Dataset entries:
◇ ◇ ◇ ◇
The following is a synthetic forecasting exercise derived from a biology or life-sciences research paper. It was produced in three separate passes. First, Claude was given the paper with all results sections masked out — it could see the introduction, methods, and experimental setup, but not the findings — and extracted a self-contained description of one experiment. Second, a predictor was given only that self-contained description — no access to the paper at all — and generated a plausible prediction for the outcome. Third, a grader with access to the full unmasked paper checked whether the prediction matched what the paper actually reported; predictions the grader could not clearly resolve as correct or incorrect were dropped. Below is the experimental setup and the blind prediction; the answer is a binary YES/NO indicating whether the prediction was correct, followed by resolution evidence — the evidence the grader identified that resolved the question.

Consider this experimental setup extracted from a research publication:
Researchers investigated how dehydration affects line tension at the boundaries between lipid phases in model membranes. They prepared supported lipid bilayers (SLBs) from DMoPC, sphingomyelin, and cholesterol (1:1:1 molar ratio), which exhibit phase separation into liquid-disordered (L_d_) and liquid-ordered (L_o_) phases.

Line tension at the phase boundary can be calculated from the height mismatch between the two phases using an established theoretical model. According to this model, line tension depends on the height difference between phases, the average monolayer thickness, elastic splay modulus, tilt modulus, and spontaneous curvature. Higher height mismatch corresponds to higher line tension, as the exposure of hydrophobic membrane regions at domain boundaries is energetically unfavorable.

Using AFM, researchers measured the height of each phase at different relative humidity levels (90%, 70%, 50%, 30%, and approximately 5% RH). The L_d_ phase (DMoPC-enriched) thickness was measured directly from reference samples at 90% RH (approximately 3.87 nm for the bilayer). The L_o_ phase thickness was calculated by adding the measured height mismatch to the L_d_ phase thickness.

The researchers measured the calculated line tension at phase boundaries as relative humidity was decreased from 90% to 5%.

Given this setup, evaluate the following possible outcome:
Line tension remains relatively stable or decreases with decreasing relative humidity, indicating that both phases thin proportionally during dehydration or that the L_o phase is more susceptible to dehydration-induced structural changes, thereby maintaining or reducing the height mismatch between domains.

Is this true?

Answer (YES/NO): NO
◇ ◇ ◇ ◇
[Assignment]: The job here is to find each line above with the word "humidity" and copy it.

[Exercise solution]:
Using AFM, researchers measured the height of each phase at different relative humidity levels (90%, 70%, 50%, 30%, and approximately 5% RH). The L_d_ phase (DMoPC-enriched) thickness was measured directly from reference samples at 90% RH (approximately 3.87 nm for the bilayer). The L_o_ phase thickness was calculated by adding the measured height mismatch to the L_d_ phase thickness.
The researchers measured the calculated line tension at phase boundaries as relative humidity was decreased from 90% to 5%.
Line tension remains relatively stable or decreases with decreasing relative humidity, indicating that both phases thin proportionally during dehydration or that the L_o phase is more susceptible to dehydration-induced structural changes, thereby maintaining or reducing the height mismatch between domains.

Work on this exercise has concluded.